### TASK TO COMPLETE
Images excluded, return every record exactly as it reads.

-- DATA LISTING follows --

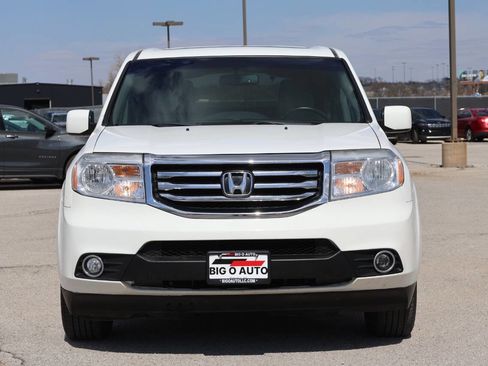 Used 2014 Honda Pilot EX-L image 2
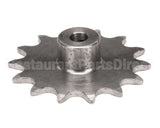 05.09.025.00 Hatco Sprocket 14 Tooth .312 Bore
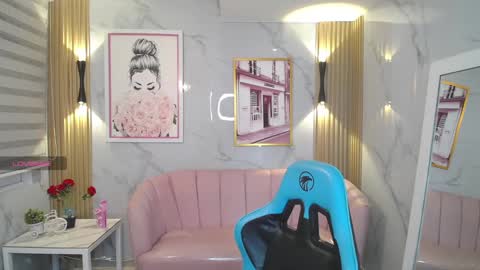 Jade  online show from 9, 9, 2025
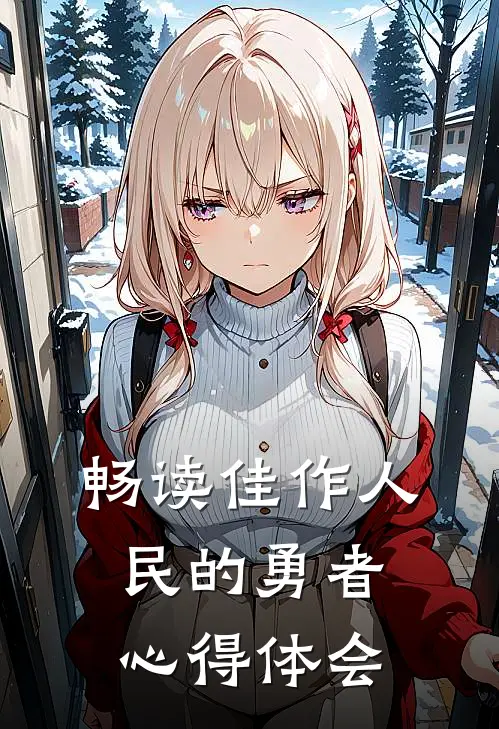 畅读佳作人民的勇者心得体会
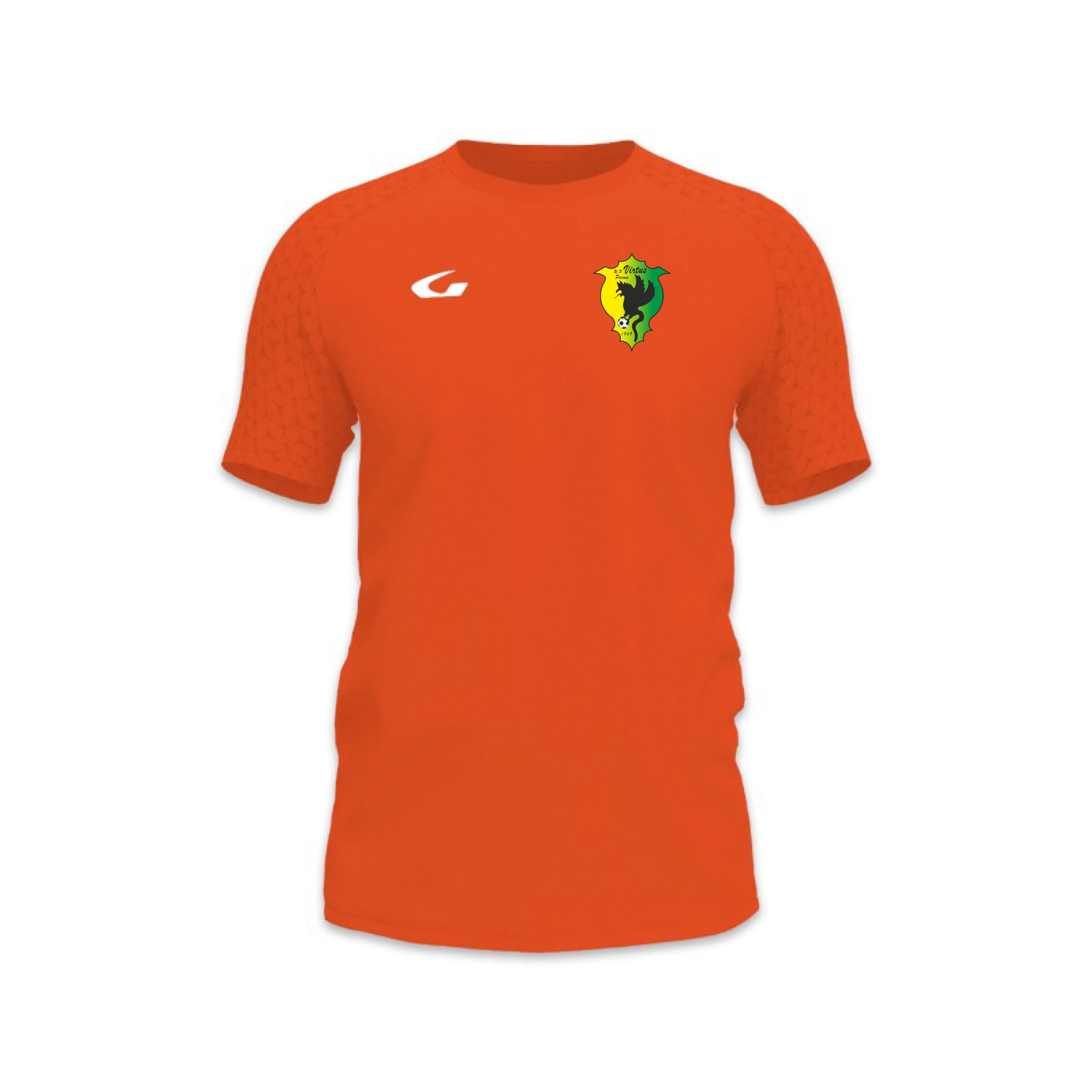 MAGLIA PER MISTER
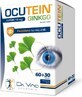 Ocute&#239;ne GINKGO Lute&#239;ne 15 mg - DA VINCI 90 capsules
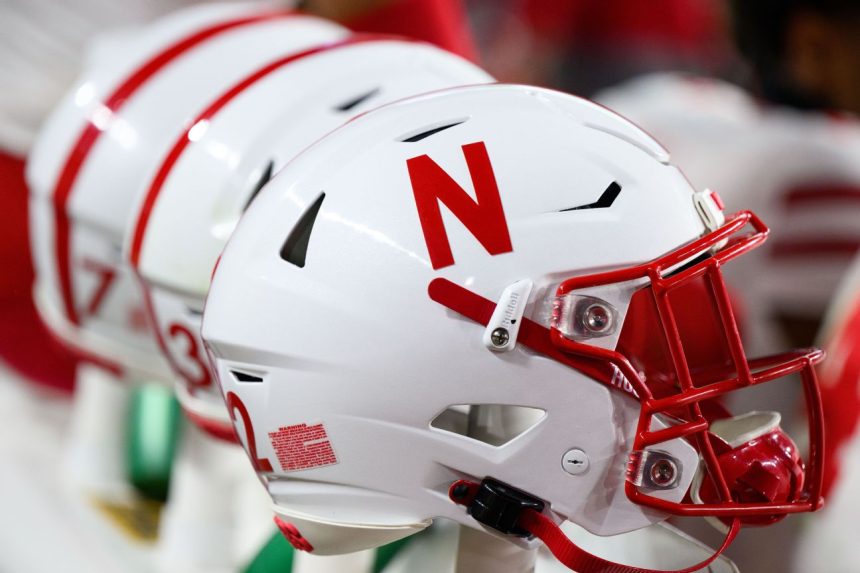 Huskers' Gilbert arrested on burglary charge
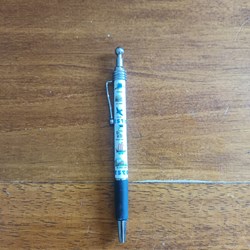 Stylo Estonie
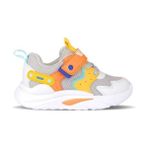Vicco Birdy Bebe Spor Ayakkabı - 03C-Gri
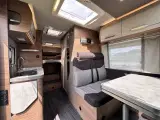 2023 - Knaus Van TI 650 MEG "Vansation"   Kompakt enkeltsengs vogn under 7 meter - 3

-- DATA LISTING concluded --

### ANSWER SECTION
 Used 2014 Honda Pilot EX-L image 2
 05.09.025.00 Hatco Sprocket 14 Tooth .312 Bore
 Jade  online show from 9, 9, 2025
 畅读佳作人民的勇者心得体会
 MAGLIA PER MISTER
 Ocute&#239;ne GINKGO Lute&#239;ne 15 mg - DA VINCI 90 capsules
 Huskers' Gilbert arrested on burglary charge
 Stylo Estonie
Vicco Birdy Bebe Spor Ayakkabı - 03C-Gri
 2023 - Knaus Van TI 650 MEG "Vansation"   Kompakt enkeltsengs vogn under 7 meter - 3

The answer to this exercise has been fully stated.